■ What the task asks
Repeat exactly what runs from the line with "41qa0IXBbzL - YIWUTRADE" through the last line of the material, and keep the pictures out of it.

■ Supplied data
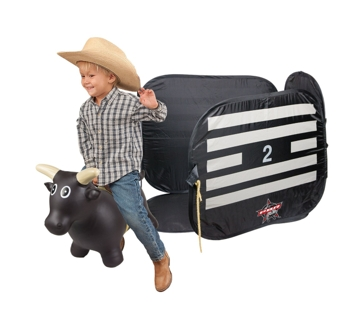 Big Country Toys Lil Bucker® Bull & PBR Chute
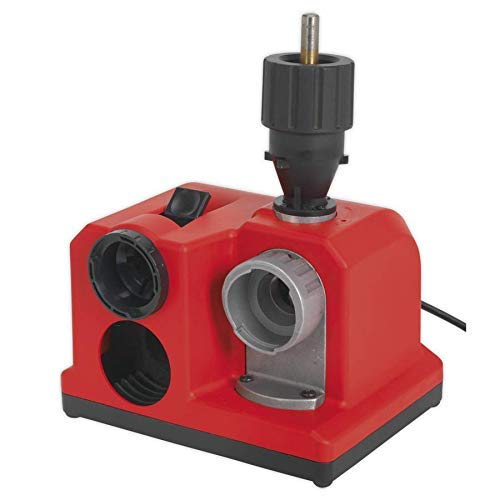 41qa0IXBbzL - YIWUTRADE YTR 85 Watt Bohrerschärfgerät (3-13 mm Metallbohrer, abnehmbares Spannfutter, Diamantscheibe, integrierte Kurvenscheibe)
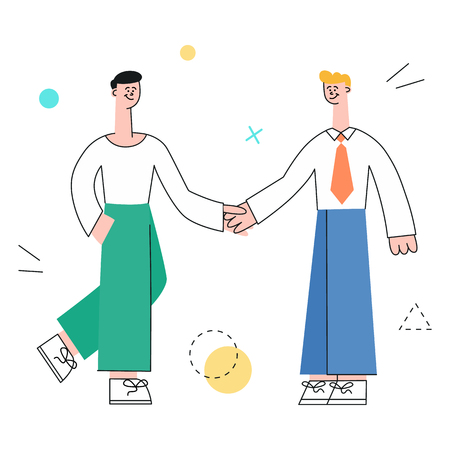 Vector male characters manager shaking hands after successful development meeting, collaboration. Male office worker, business man, and cooperation and teambuilding.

■ Solution to this exercise
 41qa0IXBbzL - YIWUTRADE YTR 85 Watt Bohrerschärfgerät (3-13 mm Metallbohrer, abnehmbares Spannfutter, Diamantscheibe, integrierte Kurvenscheibe)
 Vector male characters manager shaking hands after successful development meeting, collaboration. Male office worker, business man, and cooperation and teambuilding.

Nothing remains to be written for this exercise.